### Work task
Lines from the one with "img - for Frauds, Myths, and" up to and including the one with "Take on Tourism 0" are to be copied exactly from the records below, without their pictures.

### Data excerpts
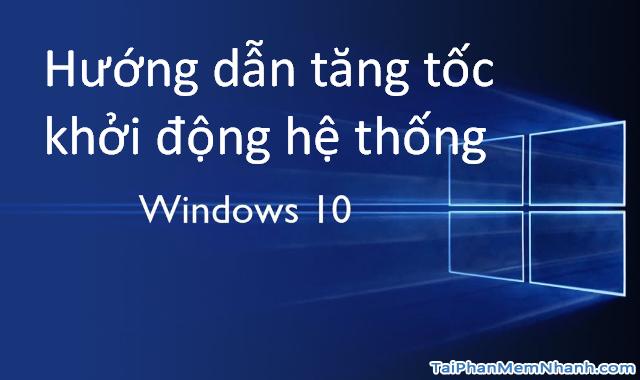 Cách tăng tốc hệ thống Windows 10 hoạt động nhanh hơn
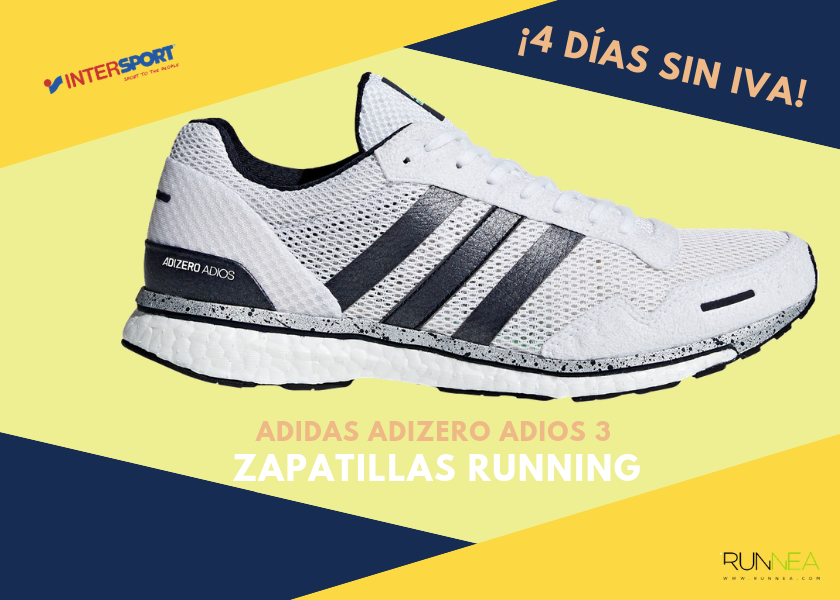 buy popular 9f289 d07b3 Zapatillas running en Intersport con 4 días sin IVA - Adidas Adizero Adios 3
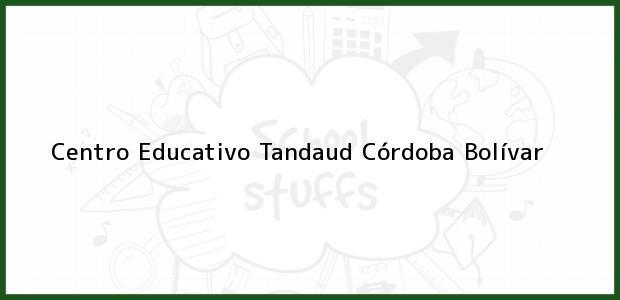 Teléfono, Dirección y otros datos de contacto para Centro Educativo Tandaud, Córdoba, Bolívar, Colombia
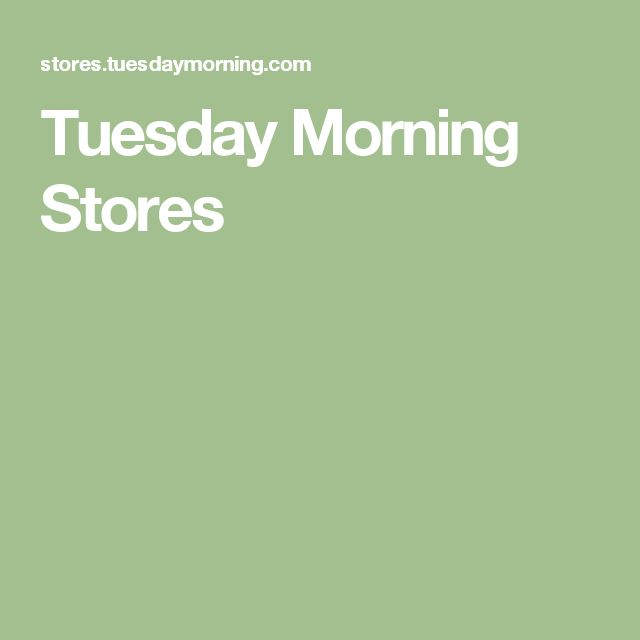 Tuesday Morning Stores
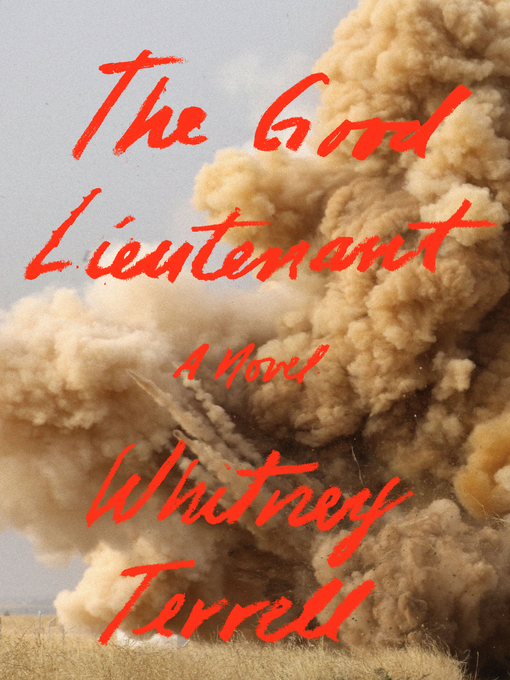 Title details for The Good Lieutenant by Whitney Terrell - Available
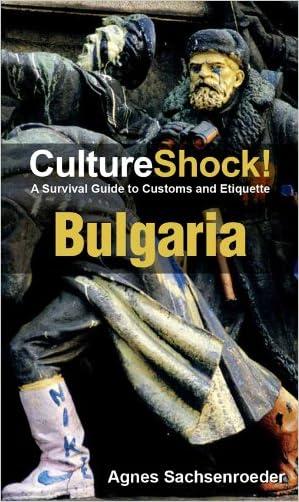 CultureShock! Bulgaria (Culture Shock!)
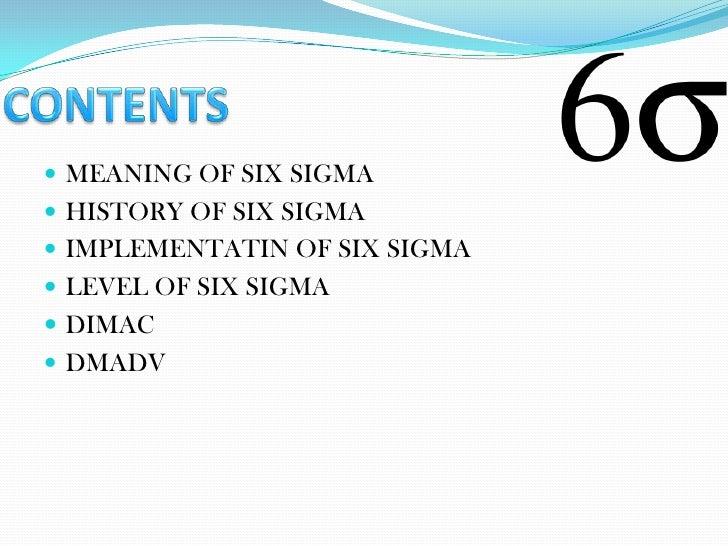  MEANING OF SIX SIGMA HISTORY OF SIX SIGMA IMPLEMENTATIN OF SIX SIGMA LEVEL OF SIX SIGMA DIMAC DMADV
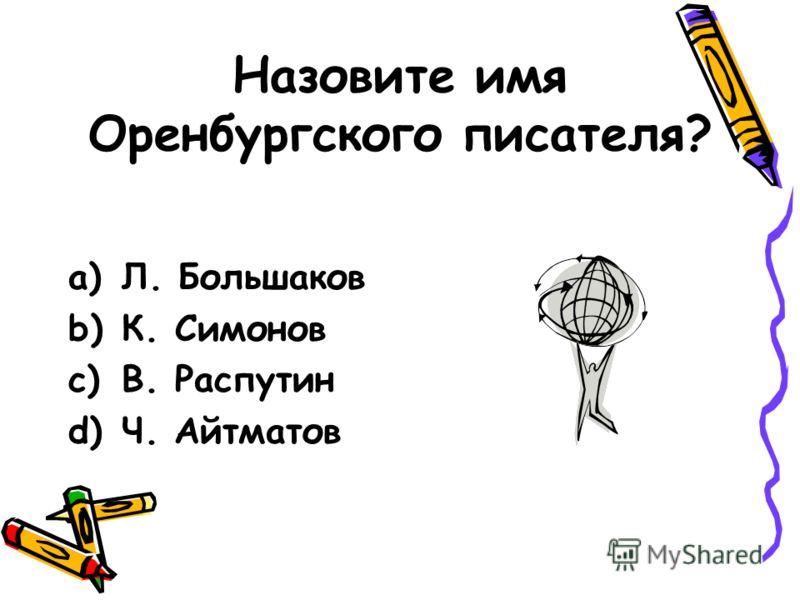 Назовите имя Оренбургского писателя? a)Л. Большаков b)К. Симонов c)В. Распутин d)Ч. Айтматов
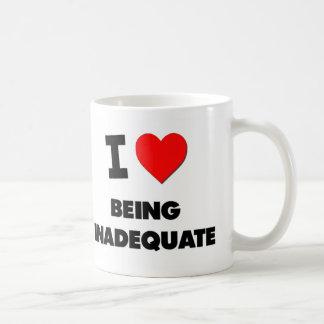Amo el ser inadecuado taza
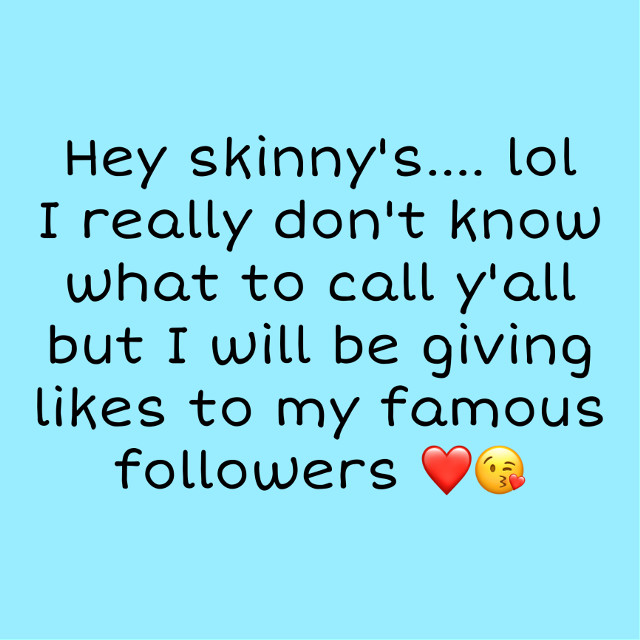 Open     Ok skinny's comment (if you want) what should I call you?     Ilysm!!!!! Thank you for following me!!!! 😘🥰😍  #winning #interesting #skinnysquad #heyskinnys #ilysm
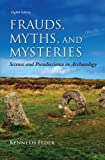 img - for Frauds, Myths, and Mysteries: Science and Pseudoscience in Archaeology book / textbook / text book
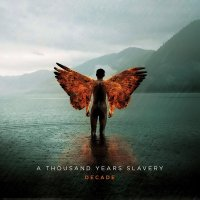 A Thousand Years Slavery-Decade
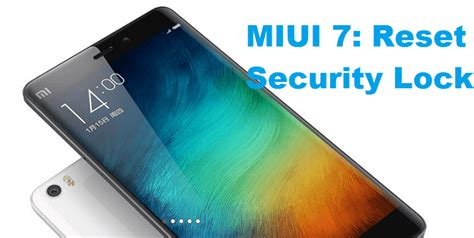 tutorial xiaomi cctv how to reset security lock on xiaomi miui phones xiaomi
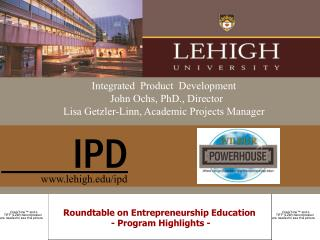 Integrated  Product  Development   John Ochs, PhD., Director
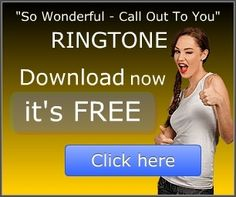 """This is your opportunity to get a """"So Wonderful"""" ringtone for your mobile phone for FREE!"""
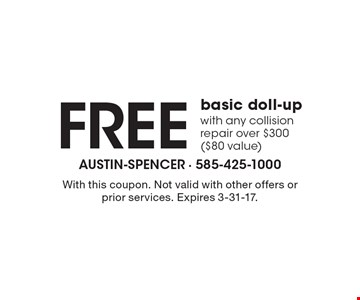 Free basic doll-up with any collision repair over $300 ($80 value). With this coupon. Not valid with other offers or prior services. Expires 3-31-17.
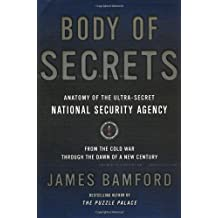 Body of Secrets: Anatomy of the Ultra-Secret National Security Agency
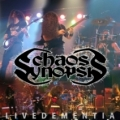 Chaos Synopsis - Live Dementia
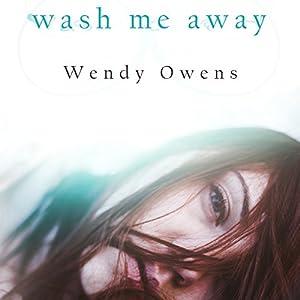 Wash Me Away Audiobook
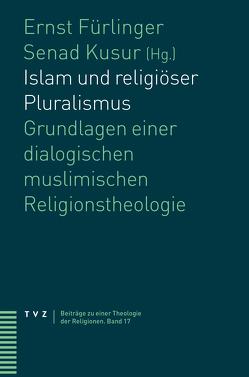 Islam und religiöser Pluralismus von Fürlinger,  Ernst, Kusur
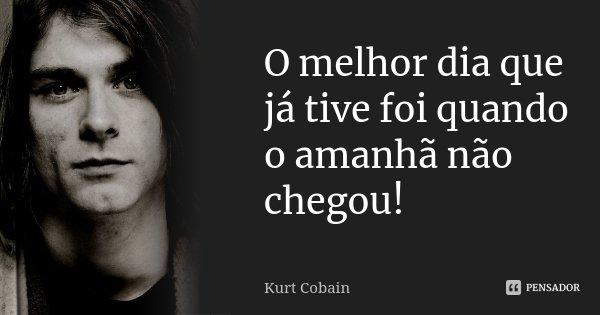 O melhor dia que já tive foi quando o amanhã não chegou!... Frase de Kurt Cobain.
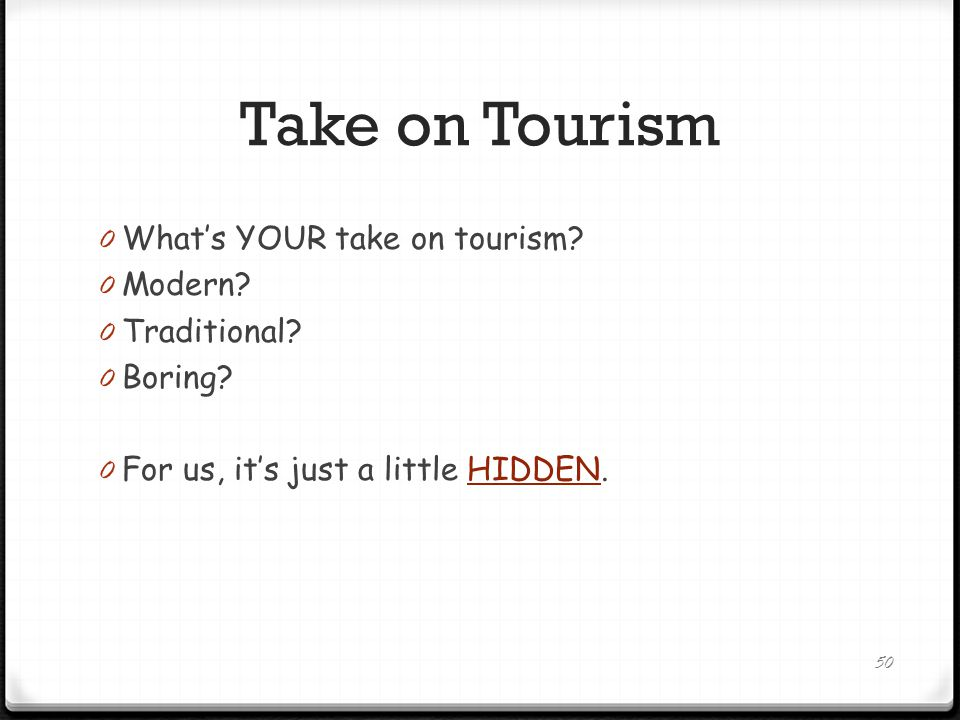 Take on Tourism 0 What's YOUR take on tourism. 0 Modern.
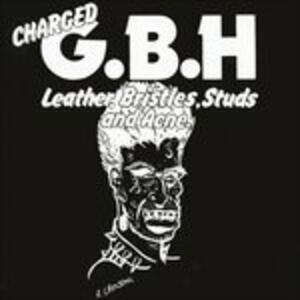 Leather, Bristles, Studs and Acne - Vinile LP di GBH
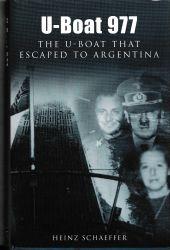 U-Boat 977 The U-Boat That Escaped to Argentina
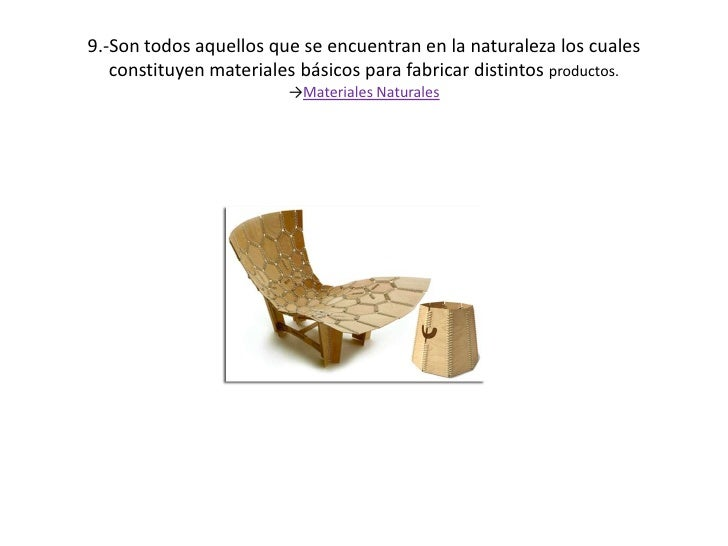 9.-Son todos aquellos que se encuentran en la naturaleza los cuales constituyen materiales básicos para fabricar distintos...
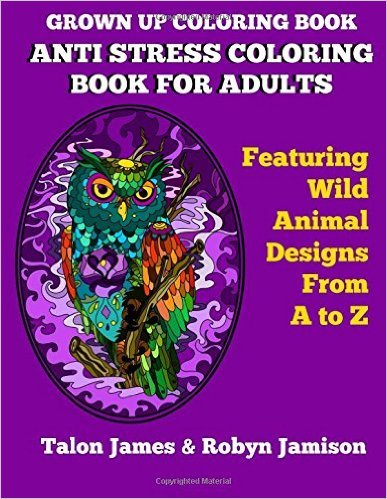Grown Up Coloring Book: Anti Stress Coloring Book for Adults Featuring Wild Animals From A To Z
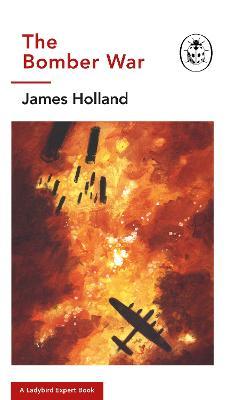 The Bomber War: A Ladybird Expert Book: Book 7 of the Ladybird Expert History of the Second World War by James Holland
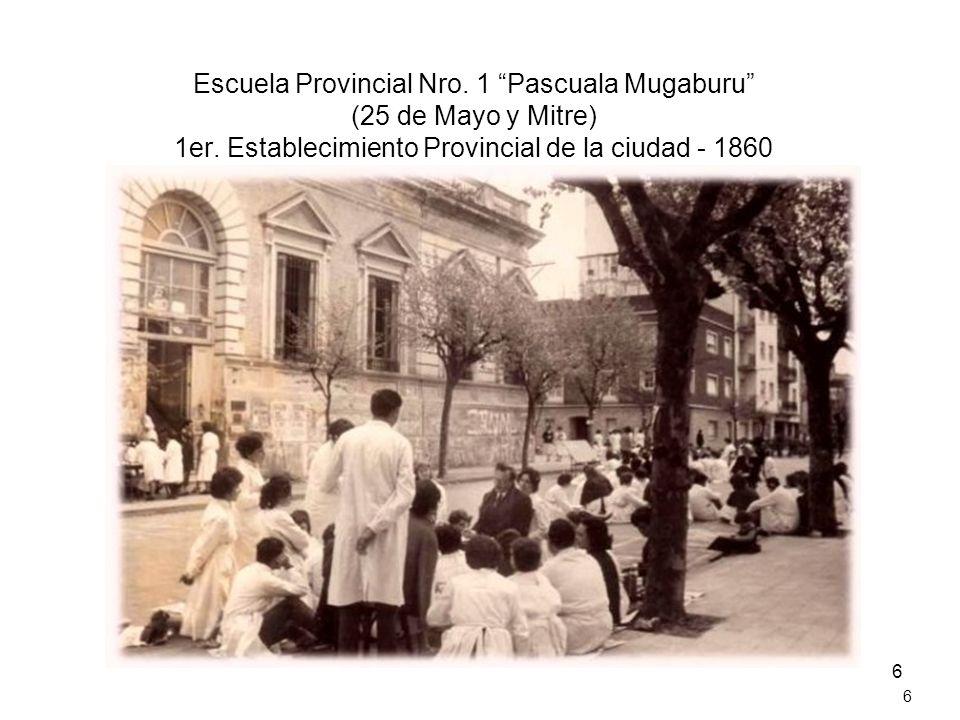 Escuela Provincial Nro. 1 Pascuala Mugaburu (25 de Mayo y Mitre) 1er
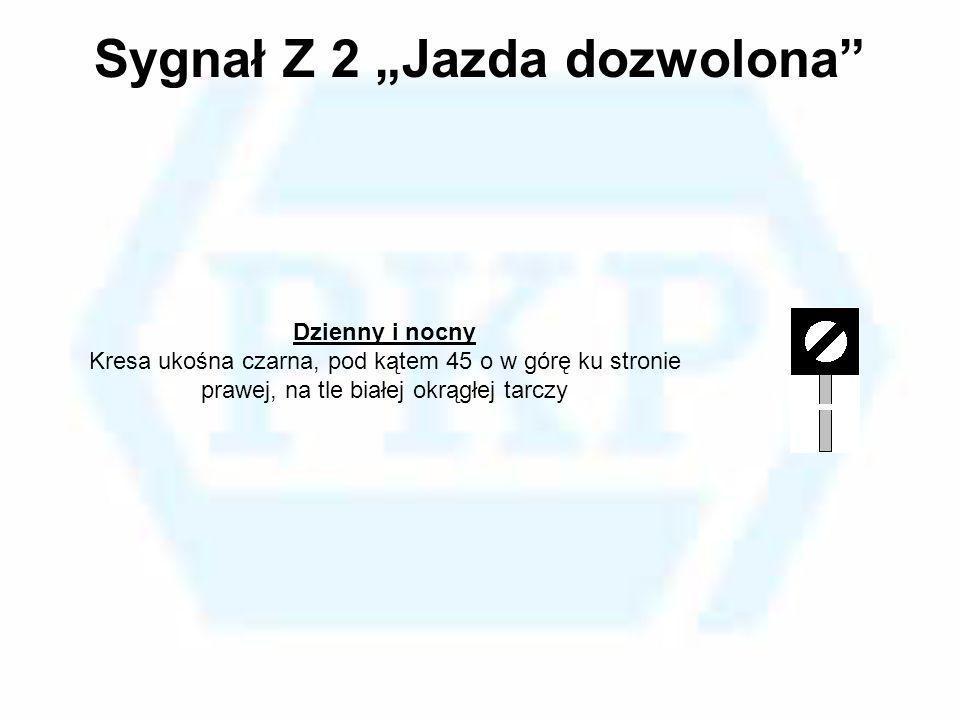"""Sygnał Z 2 """"Jazda dozwolona"""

### Reply
 img - for Frauds, Myths, and Mysteries: Science and Pseudoscience in Archaeology book / textbook / text book
 A Thousand Years Slavery-Decade
 tutorial xiaomi cctv how to reset security lock on xiaomi miui phones xiaomi
 Integrated  Product  Development   John Ochs, PhD., Director
 """This is your opportunity to get a """"So Wonderful"""" ringtone for your mobile phone for FREE!"""
 Free basic doll-up with any collision repair over $300 ($80 value). With this coupon. Not valid with other offers or prior services. Expires 3-31-17.
 Body of Secrets: Anatomy of the Ultra-Secret National Security Agency
 Chaos Synopsis - Live Dementia
 Wash Me Away Audiobook
 Islam und religiöser Pluralismus von Fürlinger,  Ernst, Kusur
 O melhor dia que já tive foi quando o amanhã não chegou!... Frase de Kurt Cobain.
 Take on Tourism 0 What's YOUR take on tourism. 0 Modern.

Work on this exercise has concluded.